→ **DOCUMENT SEGMENT**:
(begin)

But teach a child to be self-forgetful, to introspect in the higher way, to examine its motives, to look carefully into its yearnings and to rule them, and you will help it and guide its feet. This is the psychology of the archaic school, which is ours, which is Theosophy. Psychology really means what the word itself actually says: the study of the soul of man, instead of the study, as it is in modern psychological schools, mostly patterned after the doctrines of Freud of Vienna, a study of the physiological-mental reactions of the body.

Children are responsive to thoughts put into their minds, and the only right way of bringing up a child is to surround it with the thoughts and influences, and if you can the environment, of harmony and beauty and peace and love, teaching it lessons of kindliness and self-forgetfulness, instead of teaching it to concentrate all its thoughts upon the beastly impulses of the animal man; and this latter is what most, if not all, of the modern psychological schools actually succeed in doing.

QABBALISTIC AND THEOSOPHIC PRINCIPLES

I notice in Chapter Two of Fundamentals of the Esoteric Philosophy, that man is divided into four parts: (a) Neshamah, (b) Ruahh, (3) Nefesh, and (4) Guf. Over all these four principles, there is the Ineffable, the Boundless, called En Soph. Would the author of Fundamentals kindly give me his opinion about the correspondences or the differences between these four principles and the Qabbalistic triad consisting of the three highest Sephiroth: (a) Khether (the Crown), (b) Chochmah (Wisdom), and (c) Binah (Intellect) — all emanations of En Soph, the Boundless. — K. F. G.

G. de P. — This thoughtful question contains profound suggestions; and the mere fact that the questioner seeks for correspondences or differences between the Qabbalistic Quaternary as given in Fundamentals, and the Qabbalistic highest Cosmic Triad of Sephiroth, shows that he himself has actually answered his own question, but probably is not fully aware of it.

The four human principles as given by me in Fundamentals, are reflexions or "projections," as it were, of all the nine Sephiroth of the Qabbalistic Cosmic Tree of Life; and the differences in manner of enumerating or of expressing the Cosmic Principles and the human principles depend upon the fact that the human principles are reflexions or "projections" as above said, of the Cosmic Sephiroth. The three highest Sephiroth, as given, and properly given, in the question, are the originals or correspondences of what in man in the Theosophical philosophy are called Atman, Buddhi, Manas; Khether corresponds to Atman, Chochmah corresponds to Buddhi, and Binah corresponds to Manas.

In another sense, Neshamah corresponds to the Divine Monad, Atma-Buddhi; Ruahh corresponds to the Spiritual Monad, Buddhi-Manas; and Nefesh corresponds to the Human-Astral Monad, or Kama-Manas-Prana. Guf is in either case, whether cosmic or human, the mere vehicle of all the other higher principles, and in the case of man corresponds to the physical-astral body.

All the Cosmic Sephiroth are born from the bosom of En Suf, or the Boundless, and hang as it were like a pendant therefrom; very much as the three highest principles in man, Atman, Buddhi, Manas, are born from the bosom of the Boundless, and are eternally therein, hanging like a pendant therefrom; the lower four principles of man hanging like a second pendant from these higher, just as the lower six Sephiroth hang as a pendant from the three highest Sephiroth.

(end)

→ **SHORT PROBLEM**:
Answer these three questions about the passage on Theosophy and the Qabbalah, one per line:
1. After whose doctrines are modern psychological schools mostly patterned?
2. Which Theosophical principle does Chochmah correspond to?
3. In the case of man, what does Guf correspond to?

→ **SUPPLIED MATERIAL**:
(begin)

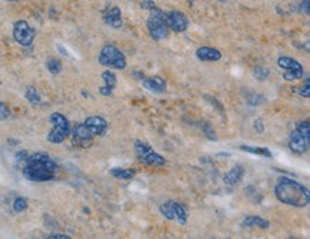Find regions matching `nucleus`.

(end)

→ **EXERCISE OUTPUT**:
1. The doctrines of Freud of Vienna.
2. Buddhi.
3. The physical-astral body.